Dataset excerpts Block Start

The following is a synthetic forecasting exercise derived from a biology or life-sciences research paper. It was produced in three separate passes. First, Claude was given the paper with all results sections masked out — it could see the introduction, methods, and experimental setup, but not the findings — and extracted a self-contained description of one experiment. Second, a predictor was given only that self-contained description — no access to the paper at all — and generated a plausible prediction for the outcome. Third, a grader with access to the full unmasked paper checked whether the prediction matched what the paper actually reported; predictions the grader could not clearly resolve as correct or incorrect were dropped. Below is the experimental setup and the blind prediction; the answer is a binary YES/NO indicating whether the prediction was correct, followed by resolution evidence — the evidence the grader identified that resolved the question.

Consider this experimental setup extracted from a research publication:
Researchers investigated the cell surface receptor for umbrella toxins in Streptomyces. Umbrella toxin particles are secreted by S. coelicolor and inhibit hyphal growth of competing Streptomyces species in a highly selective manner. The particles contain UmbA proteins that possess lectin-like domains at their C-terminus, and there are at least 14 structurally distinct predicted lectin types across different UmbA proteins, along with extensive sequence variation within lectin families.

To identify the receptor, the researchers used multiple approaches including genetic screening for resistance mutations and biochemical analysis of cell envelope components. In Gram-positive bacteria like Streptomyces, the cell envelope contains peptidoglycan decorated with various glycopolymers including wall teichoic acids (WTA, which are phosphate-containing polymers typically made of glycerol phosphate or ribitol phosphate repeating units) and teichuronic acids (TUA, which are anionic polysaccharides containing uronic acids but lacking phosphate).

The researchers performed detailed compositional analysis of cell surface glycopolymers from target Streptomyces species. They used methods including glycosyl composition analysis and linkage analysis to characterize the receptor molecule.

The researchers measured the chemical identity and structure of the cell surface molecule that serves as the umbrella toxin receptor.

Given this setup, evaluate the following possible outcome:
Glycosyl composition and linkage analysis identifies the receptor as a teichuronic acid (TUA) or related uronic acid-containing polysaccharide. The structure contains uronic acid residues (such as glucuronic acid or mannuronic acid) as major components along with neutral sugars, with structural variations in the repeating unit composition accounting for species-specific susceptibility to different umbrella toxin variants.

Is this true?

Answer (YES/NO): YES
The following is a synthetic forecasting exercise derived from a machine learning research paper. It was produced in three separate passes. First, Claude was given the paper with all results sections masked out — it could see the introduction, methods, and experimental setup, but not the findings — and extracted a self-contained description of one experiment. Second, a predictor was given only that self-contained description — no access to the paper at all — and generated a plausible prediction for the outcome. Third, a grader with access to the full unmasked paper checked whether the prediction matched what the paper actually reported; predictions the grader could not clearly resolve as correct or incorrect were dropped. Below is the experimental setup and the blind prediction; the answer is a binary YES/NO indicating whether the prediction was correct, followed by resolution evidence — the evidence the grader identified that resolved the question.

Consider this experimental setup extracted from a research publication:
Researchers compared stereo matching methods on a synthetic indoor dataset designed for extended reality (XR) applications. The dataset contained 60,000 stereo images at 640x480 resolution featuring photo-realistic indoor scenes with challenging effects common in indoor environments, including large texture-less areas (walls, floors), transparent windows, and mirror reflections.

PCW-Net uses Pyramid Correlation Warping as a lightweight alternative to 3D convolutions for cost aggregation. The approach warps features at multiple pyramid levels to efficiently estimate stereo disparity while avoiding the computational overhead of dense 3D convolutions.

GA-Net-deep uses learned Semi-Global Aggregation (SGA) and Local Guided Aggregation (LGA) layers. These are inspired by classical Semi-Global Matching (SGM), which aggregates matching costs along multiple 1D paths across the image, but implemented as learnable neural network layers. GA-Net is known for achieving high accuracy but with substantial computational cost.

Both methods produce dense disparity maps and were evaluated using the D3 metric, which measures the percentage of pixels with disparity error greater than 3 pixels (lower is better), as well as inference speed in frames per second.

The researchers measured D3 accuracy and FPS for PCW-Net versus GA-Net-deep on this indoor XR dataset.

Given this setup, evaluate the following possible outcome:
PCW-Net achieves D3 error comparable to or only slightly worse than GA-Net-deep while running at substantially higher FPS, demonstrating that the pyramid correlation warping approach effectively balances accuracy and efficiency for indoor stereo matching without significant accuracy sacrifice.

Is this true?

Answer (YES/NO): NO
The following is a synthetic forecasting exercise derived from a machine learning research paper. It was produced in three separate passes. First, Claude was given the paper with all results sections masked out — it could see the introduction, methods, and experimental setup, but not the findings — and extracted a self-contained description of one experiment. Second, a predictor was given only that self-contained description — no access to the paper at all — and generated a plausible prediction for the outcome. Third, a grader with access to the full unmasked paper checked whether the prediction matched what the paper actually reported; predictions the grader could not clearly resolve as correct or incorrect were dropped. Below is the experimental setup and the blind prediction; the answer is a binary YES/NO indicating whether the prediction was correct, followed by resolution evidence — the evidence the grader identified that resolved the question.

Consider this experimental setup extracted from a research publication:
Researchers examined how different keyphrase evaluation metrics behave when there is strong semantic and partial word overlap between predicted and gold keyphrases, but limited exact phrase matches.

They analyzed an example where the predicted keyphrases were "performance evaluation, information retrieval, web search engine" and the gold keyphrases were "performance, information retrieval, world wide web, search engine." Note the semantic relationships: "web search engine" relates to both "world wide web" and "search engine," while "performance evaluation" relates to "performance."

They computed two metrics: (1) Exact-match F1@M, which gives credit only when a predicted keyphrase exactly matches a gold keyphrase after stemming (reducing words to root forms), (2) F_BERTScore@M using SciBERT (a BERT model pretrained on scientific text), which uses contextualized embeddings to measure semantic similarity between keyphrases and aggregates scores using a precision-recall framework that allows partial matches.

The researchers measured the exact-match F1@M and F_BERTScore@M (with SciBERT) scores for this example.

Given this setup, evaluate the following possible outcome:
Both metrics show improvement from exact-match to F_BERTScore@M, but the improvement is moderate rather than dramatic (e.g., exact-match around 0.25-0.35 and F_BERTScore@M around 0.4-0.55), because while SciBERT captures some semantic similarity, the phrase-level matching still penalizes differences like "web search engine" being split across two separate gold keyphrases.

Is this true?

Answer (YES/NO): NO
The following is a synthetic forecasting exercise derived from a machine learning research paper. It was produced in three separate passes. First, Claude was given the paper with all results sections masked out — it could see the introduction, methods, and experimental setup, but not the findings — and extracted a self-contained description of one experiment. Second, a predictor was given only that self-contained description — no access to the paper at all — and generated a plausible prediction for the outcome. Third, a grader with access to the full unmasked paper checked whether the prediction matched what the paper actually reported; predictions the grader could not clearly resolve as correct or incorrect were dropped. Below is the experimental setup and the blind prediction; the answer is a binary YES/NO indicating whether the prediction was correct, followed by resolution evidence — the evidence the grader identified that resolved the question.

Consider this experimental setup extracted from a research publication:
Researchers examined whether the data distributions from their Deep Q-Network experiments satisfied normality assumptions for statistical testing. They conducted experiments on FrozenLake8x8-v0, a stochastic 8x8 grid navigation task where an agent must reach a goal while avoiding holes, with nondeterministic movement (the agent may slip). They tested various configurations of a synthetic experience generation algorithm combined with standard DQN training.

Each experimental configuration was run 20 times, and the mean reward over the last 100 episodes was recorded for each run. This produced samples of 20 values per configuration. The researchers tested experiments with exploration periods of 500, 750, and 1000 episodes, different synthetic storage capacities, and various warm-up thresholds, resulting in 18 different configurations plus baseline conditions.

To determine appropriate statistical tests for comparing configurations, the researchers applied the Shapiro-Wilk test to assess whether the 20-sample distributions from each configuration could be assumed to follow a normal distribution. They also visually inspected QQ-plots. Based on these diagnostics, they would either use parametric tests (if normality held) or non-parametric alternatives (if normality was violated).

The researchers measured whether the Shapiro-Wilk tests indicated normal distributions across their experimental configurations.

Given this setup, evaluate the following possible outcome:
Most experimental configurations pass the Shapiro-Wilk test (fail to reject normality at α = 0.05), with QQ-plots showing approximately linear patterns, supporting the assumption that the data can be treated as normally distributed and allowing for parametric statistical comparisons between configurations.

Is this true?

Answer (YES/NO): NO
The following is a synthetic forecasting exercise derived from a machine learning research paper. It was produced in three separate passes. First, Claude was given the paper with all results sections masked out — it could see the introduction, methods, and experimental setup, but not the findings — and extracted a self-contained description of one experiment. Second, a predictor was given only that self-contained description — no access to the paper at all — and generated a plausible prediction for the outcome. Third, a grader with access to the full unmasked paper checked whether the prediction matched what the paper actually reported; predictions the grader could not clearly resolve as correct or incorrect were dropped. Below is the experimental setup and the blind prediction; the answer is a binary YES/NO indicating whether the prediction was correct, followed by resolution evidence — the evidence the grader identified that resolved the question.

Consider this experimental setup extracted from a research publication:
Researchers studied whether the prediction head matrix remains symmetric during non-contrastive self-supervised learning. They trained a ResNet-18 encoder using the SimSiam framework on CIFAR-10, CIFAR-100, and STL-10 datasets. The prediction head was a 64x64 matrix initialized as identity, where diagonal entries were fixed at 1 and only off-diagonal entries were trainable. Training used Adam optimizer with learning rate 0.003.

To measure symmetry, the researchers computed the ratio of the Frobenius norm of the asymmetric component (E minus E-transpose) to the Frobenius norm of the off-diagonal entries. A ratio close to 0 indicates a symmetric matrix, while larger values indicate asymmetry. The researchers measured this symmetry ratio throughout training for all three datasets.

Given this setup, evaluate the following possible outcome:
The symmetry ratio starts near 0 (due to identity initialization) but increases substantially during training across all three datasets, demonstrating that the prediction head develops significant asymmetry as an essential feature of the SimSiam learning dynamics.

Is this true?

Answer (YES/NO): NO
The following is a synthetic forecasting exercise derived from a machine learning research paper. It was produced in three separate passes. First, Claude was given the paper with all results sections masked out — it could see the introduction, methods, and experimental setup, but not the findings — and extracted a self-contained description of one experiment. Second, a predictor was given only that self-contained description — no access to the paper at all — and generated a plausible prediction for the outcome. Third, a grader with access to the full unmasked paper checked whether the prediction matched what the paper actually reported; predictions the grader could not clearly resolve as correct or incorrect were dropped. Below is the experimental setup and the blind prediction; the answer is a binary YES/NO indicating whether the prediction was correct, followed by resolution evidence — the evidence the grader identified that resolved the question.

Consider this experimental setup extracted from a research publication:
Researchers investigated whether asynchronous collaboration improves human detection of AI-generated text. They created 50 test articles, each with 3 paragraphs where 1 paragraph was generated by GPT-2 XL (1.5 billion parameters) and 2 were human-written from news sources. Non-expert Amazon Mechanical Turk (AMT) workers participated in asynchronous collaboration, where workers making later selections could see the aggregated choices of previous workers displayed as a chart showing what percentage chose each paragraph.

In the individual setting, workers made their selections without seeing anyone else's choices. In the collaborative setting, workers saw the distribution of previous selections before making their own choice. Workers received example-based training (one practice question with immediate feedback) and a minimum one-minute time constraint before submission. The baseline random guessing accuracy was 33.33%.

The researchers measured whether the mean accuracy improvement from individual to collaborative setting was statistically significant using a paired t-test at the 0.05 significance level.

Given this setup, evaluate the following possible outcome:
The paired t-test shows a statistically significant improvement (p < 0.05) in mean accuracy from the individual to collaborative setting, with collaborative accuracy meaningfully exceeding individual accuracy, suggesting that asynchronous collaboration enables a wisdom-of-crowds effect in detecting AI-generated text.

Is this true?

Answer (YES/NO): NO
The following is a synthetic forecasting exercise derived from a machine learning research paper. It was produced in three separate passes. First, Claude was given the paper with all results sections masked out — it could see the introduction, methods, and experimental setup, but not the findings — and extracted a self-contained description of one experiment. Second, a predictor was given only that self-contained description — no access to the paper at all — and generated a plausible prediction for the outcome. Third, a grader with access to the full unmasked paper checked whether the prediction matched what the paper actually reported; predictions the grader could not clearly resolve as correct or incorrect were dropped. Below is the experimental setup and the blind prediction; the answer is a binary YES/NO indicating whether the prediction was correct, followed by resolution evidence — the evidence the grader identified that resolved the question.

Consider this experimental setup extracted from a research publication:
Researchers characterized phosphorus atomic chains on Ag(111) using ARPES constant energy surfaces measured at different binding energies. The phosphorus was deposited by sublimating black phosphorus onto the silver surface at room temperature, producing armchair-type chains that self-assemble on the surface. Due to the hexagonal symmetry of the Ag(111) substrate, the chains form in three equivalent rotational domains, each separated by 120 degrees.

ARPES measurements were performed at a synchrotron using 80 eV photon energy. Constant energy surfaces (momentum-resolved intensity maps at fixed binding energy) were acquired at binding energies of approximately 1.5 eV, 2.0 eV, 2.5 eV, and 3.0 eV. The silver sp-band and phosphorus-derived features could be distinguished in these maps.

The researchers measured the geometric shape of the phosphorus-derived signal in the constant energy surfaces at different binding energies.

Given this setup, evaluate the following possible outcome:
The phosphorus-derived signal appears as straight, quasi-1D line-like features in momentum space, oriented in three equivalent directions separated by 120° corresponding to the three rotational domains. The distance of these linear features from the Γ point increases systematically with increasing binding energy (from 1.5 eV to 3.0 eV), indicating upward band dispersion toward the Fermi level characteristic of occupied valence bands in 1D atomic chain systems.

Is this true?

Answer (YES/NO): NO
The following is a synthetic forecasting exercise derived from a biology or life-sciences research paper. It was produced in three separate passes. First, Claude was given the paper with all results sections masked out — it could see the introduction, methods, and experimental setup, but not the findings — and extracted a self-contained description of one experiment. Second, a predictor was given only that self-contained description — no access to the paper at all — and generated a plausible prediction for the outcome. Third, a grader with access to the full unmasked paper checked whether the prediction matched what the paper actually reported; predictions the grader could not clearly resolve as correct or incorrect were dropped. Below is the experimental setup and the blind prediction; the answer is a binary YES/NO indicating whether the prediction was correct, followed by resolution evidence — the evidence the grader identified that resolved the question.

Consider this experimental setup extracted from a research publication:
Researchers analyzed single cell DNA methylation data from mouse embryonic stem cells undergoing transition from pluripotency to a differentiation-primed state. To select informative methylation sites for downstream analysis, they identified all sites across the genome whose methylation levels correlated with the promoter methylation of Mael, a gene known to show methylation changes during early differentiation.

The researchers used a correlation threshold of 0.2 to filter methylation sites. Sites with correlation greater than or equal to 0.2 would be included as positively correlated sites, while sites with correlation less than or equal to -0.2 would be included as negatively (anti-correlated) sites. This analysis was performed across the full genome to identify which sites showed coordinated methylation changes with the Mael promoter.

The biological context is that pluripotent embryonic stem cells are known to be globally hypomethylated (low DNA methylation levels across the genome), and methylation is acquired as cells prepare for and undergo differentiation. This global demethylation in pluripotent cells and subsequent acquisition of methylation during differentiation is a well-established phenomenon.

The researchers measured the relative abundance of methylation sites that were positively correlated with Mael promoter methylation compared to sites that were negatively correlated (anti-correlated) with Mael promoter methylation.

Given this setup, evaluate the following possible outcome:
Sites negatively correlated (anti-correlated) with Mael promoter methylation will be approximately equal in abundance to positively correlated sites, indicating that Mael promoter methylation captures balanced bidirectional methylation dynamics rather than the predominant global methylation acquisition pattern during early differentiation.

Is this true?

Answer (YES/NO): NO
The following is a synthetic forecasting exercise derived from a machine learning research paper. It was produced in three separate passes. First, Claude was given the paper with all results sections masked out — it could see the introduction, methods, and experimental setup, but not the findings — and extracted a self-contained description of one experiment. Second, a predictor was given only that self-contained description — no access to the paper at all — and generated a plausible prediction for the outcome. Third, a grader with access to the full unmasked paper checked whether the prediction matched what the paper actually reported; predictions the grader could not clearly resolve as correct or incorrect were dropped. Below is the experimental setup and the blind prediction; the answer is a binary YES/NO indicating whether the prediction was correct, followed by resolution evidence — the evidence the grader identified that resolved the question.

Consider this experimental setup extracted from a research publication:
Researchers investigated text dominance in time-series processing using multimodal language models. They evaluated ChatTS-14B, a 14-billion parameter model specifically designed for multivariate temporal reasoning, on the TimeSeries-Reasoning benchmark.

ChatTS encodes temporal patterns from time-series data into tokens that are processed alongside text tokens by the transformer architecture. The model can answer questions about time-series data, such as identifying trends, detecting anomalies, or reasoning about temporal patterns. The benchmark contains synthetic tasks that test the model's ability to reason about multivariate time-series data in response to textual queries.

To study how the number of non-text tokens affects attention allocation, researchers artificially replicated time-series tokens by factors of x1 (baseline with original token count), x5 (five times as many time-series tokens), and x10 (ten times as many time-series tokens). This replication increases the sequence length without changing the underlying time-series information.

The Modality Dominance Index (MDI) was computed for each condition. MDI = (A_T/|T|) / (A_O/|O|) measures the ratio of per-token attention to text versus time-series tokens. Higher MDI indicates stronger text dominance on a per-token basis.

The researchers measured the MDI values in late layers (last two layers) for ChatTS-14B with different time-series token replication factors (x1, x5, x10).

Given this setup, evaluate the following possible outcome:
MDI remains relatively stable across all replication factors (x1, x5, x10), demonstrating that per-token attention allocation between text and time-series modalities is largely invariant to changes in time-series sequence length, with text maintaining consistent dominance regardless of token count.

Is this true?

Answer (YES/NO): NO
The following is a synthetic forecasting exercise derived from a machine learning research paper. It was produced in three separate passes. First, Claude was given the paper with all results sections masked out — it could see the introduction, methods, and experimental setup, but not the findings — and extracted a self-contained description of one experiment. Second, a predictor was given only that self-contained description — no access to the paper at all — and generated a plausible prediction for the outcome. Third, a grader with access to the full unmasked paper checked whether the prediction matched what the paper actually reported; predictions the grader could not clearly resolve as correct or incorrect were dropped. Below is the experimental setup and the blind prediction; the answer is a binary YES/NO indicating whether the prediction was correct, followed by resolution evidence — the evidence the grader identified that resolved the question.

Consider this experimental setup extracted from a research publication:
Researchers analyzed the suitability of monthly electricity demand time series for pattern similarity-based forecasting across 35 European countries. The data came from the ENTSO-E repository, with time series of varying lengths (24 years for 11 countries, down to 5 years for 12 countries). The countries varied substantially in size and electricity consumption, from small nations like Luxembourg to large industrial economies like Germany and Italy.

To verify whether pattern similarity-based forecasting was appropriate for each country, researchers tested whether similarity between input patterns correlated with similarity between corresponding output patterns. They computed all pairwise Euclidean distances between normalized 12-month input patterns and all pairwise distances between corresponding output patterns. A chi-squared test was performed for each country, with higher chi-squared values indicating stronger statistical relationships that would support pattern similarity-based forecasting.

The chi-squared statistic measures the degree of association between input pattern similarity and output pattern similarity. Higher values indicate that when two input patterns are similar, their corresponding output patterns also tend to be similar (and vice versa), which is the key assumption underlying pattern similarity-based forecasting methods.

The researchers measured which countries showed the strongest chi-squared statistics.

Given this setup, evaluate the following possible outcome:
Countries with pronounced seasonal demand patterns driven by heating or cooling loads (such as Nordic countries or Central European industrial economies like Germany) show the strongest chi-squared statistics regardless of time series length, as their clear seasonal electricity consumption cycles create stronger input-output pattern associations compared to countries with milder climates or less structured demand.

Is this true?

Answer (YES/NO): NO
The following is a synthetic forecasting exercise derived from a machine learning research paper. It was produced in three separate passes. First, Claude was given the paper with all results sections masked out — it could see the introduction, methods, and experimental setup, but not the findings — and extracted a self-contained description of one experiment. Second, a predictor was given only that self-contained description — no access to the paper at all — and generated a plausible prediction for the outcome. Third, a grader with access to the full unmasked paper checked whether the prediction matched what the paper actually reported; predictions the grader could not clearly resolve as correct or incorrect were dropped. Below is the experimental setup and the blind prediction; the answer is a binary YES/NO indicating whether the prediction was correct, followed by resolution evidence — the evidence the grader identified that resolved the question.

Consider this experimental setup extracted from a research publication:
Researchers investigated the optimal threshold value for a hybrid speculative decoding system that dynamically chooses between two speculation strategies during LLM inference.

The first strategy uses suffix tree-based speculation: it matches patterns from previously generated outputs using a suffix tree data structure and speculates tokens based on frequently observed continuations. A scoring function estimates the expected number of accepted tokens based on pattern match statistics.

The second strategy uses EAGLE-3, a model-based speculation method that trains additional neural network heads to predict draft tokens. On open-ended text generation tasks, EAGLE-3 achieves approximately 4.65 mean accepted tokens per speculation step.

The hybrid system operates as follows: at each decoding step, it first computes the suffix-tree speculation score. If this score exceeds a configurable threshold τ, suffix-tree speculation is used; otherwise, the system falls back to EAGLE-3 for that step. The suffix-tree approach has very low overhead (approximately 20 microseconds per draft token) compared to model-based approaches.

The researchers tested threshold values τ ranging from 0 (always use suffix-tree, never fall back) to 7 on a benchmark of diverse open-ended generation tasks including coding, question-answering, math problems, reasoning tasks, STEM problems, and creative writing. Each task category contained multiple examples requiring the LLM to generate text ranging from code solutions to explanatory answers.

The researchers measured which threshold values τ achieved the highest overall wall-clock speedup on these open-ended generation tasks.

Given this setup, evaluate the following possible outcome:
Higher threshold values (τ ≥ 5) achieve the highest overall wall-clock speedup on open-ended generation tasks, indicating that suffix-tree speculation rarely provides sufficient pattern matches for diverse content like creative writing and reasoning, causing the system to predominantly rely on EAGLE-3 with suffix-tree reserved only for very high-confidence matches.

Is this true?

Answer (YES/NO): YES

Dataset excerpts Block End

* Your assignment: Return the number of lines in the records holding the string "when", without any other words.

* Response area: 3